§ **Source records**:
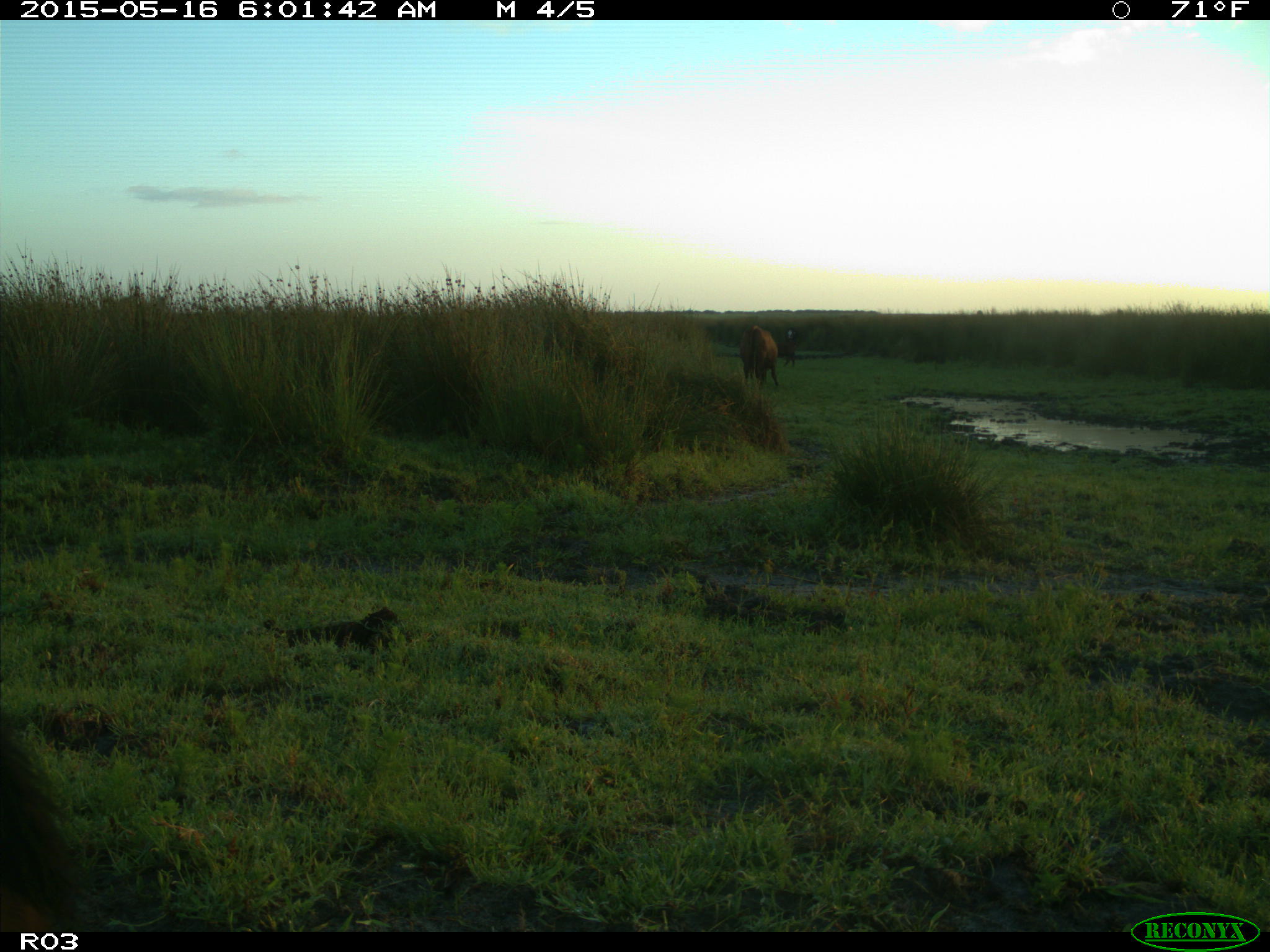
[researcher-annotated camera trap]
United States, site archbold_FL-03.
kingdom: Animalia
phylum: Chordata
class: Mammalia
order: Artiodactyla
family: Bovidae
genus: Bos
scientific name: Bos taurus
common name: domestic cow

* * *

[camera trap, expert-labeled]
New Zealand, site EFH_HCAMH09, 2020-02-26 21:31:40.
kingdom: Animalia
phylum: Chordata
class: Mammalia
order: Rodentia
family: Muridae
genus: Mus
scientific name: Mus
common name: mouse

==

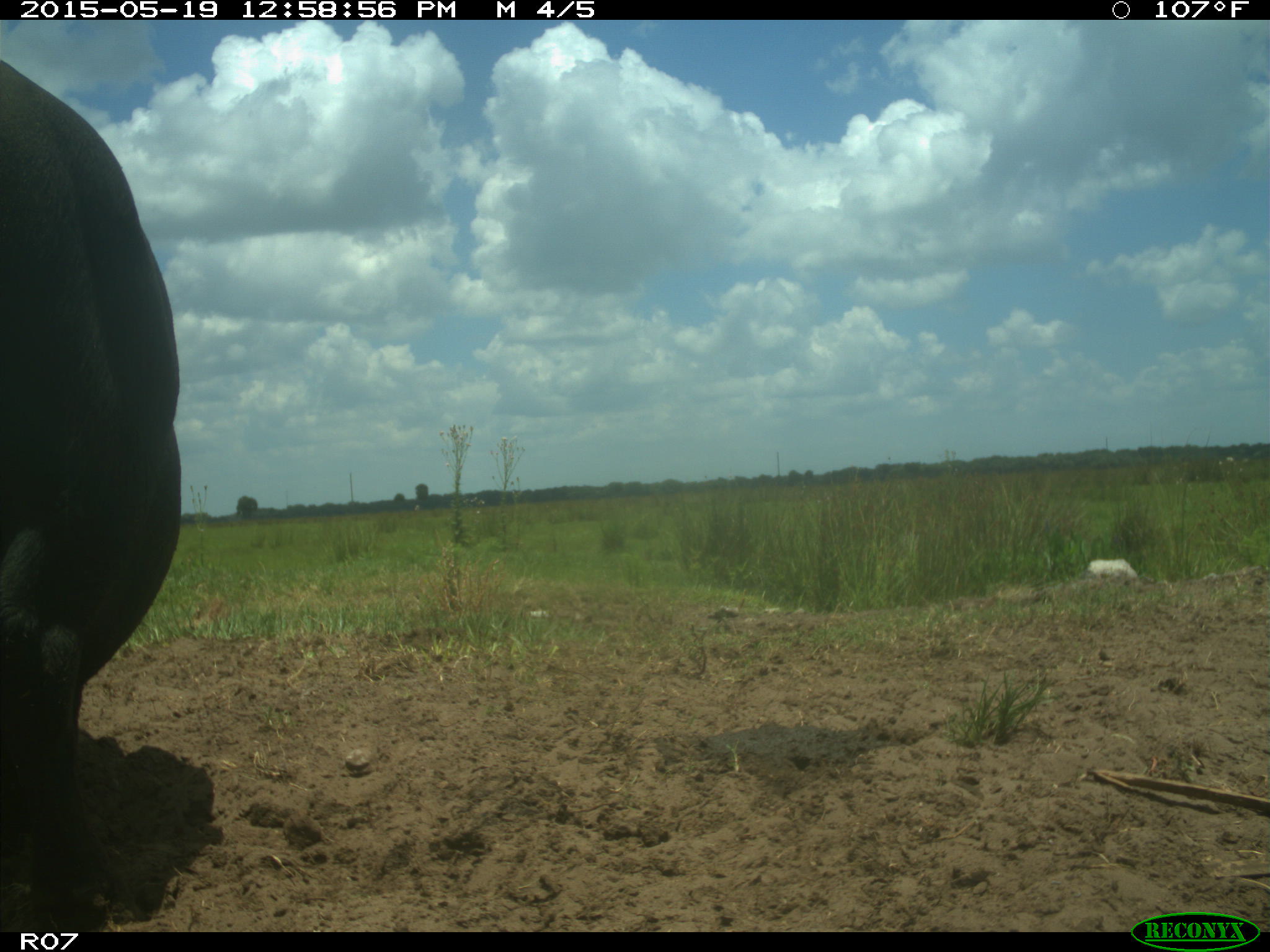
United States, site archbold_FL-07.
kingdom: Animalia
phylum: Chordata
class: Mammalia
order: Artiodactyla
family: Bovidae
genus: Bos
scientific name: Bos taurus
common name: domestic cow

§ **What you need to do**: Once the line with "New Zealand, site" is found in the records above, print exactly that line and every line after it through the line with "common name: mouse".

§ **Response for this exercise**:
New Zealand, site EFH_HCAMH09, 2020-02-26 21:31:40.
kingdom: Animalia
phylum: Chordata
class: Mammalia
order: Rodentia
family: Muridae
genus: Mus
scientific name: Mus
common name: mouse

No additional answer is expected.